--- PROVIDED RECORDS Enclosed Below ---

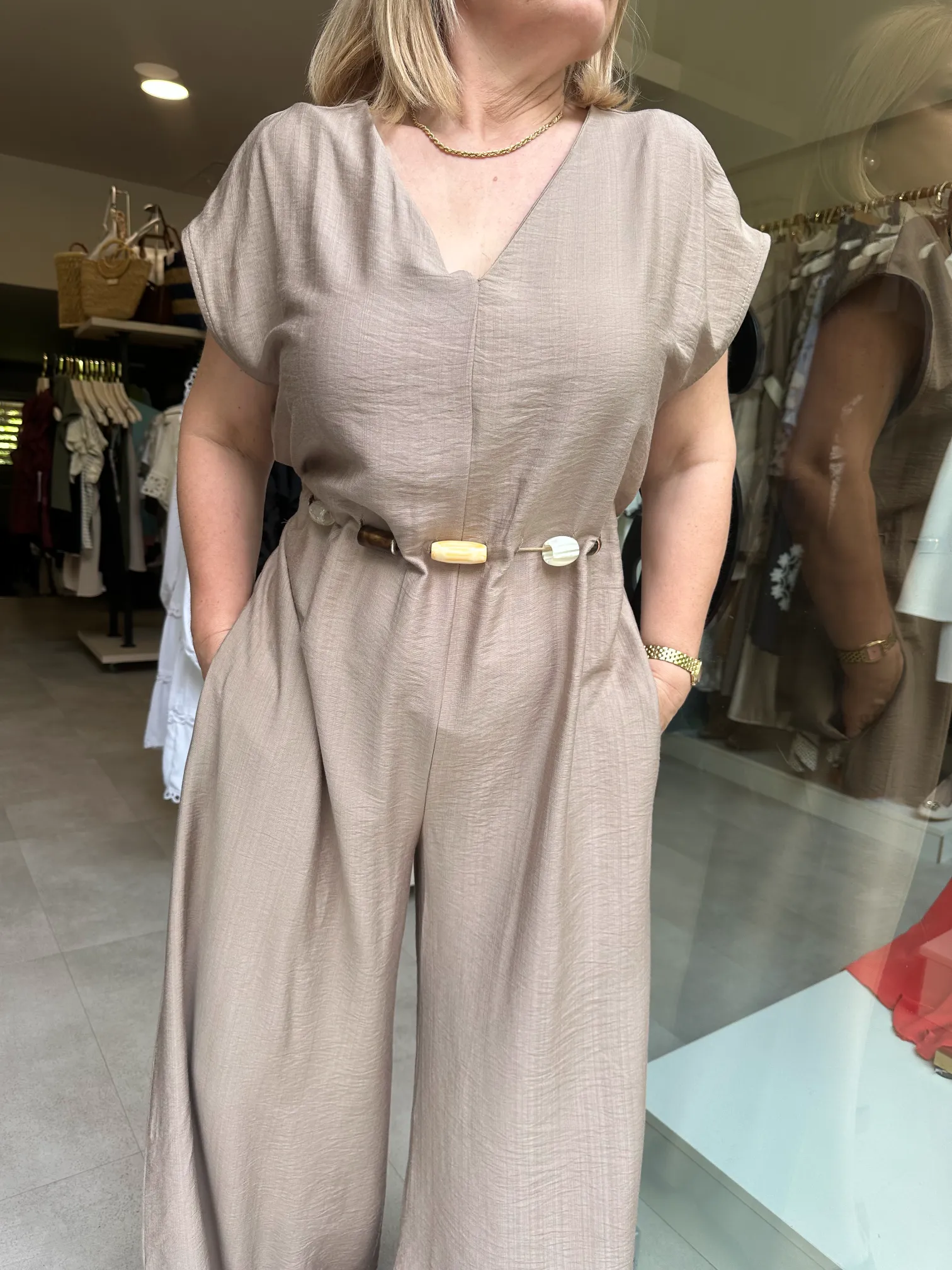 Ολόσωμη Φόρμα Μπεζ Με Ζώνη με Πετρούλες Διακοσμητικές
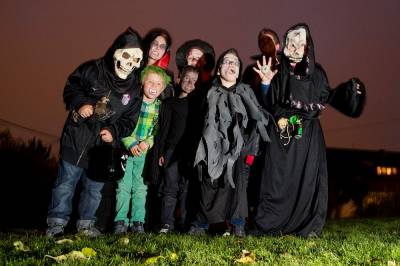 Advarer foreldre om barn uten refleks på halloween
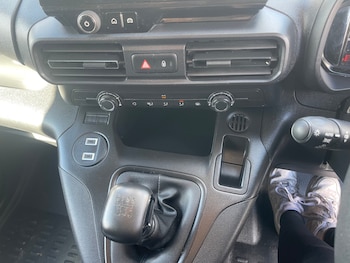 Used Vauxhall Combo 2024 for sale - 79544863: Photo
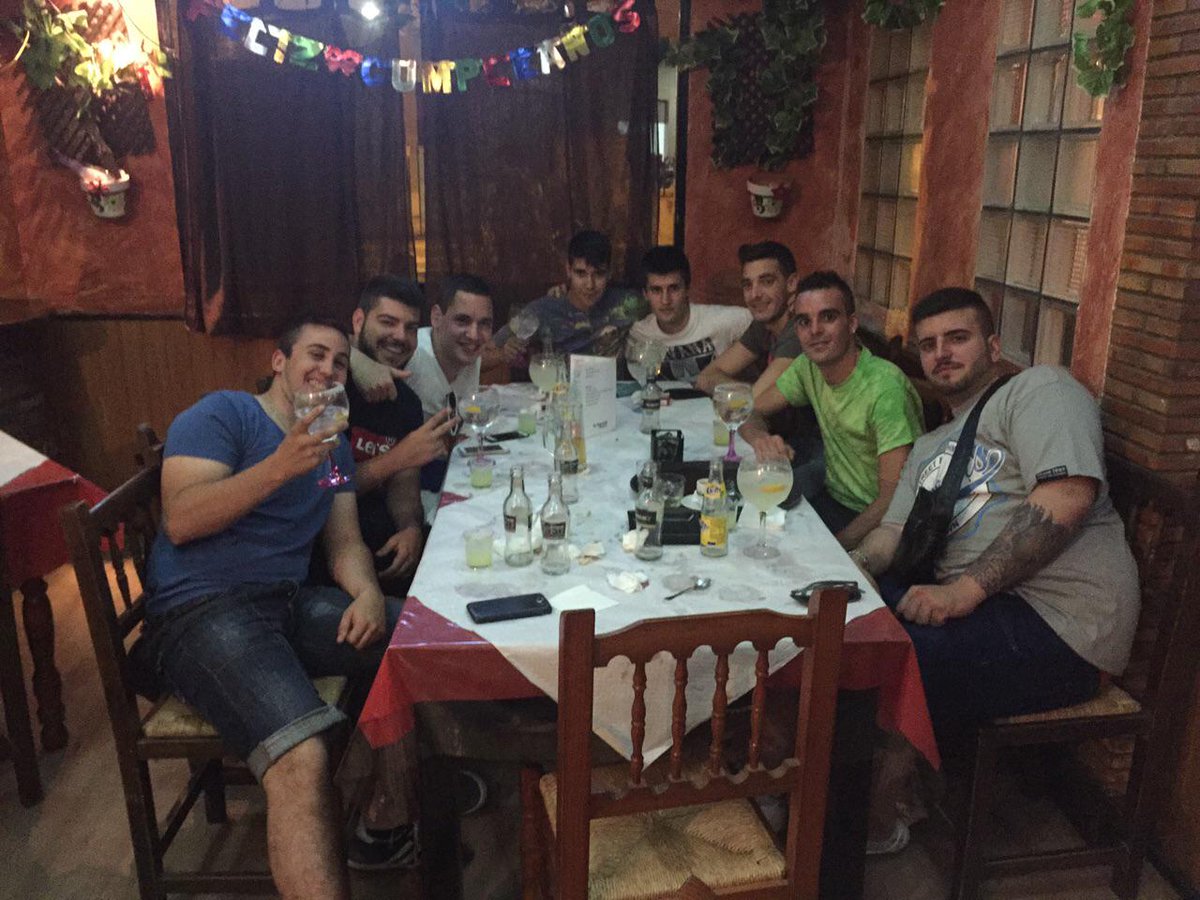 puercas2012's tweet photo. Gran cena de gorrinas!!! #puercas http://t.co/iTChoTNvSR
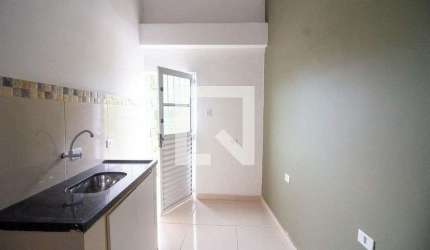 Casa para Aluguel - Jaraguá, 2 Quartos,  41 m² - São Paulo
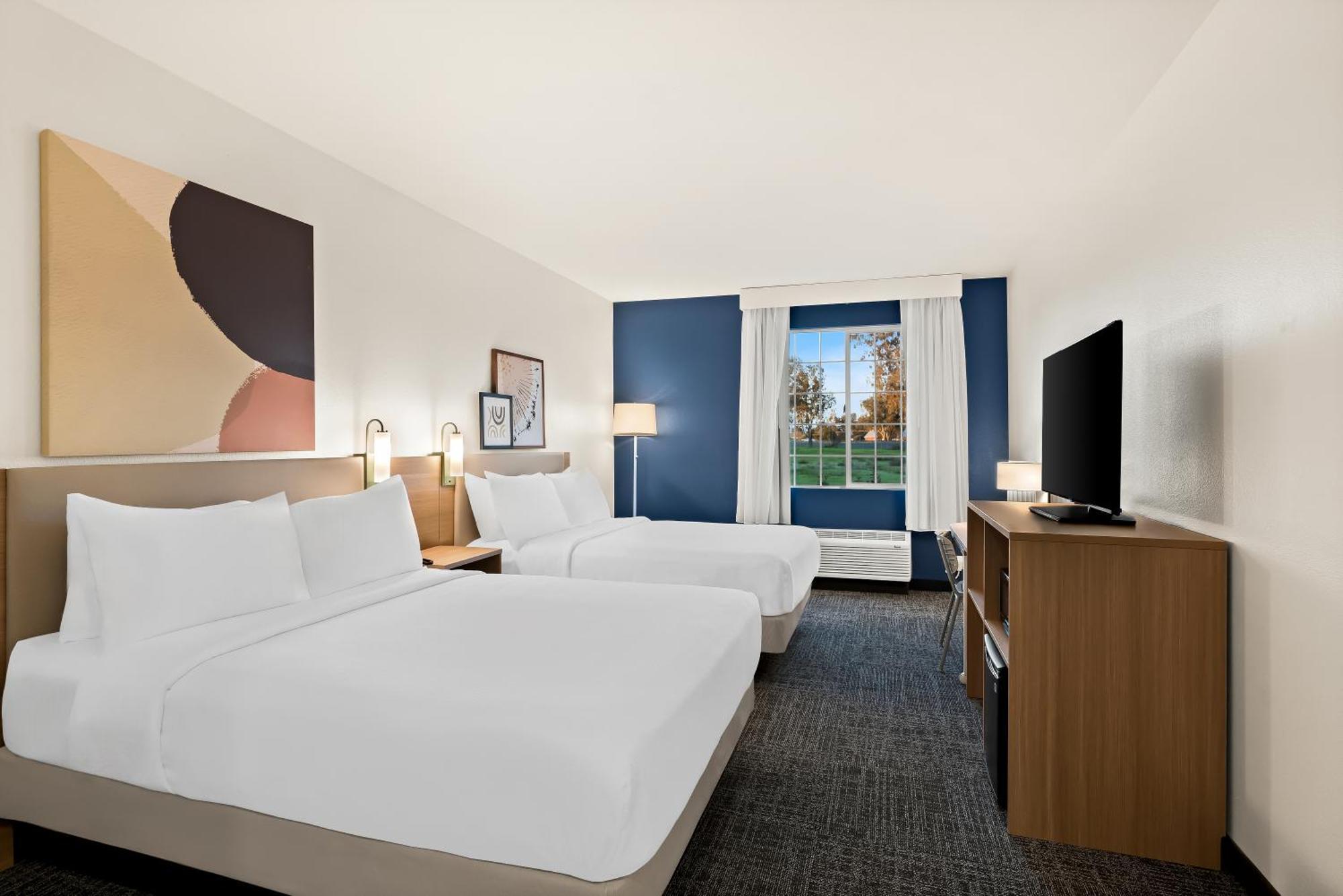 Spark By Hilton Williams Newly Opened 2025 Exterior foto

--- End of Enclosed PROVIDED RECORDS ---

Write the lines above out again word for word, without the pictures.

SOLUTION TO THIS EXERCISE:
 Ολόσωμη Φόρμα Μπεζ Με Ζώνη με Πετρούλες Διακοσμητικές
 Advarer foreldre om barn uten refleks på halloween
 Used Vauxhall Combo 2024 for sale - 79544863: Photo
 puercas2012's tweet photo. Gran cena de gorrinas!!! #puercas http://t.co/iTChoTNvSR
 Casa para Aluguel - Jaraguá, 2 Quartos,  41 m² - São Paulo
 Spark By Hilton Williams Newly Opened 2025 Exterior foto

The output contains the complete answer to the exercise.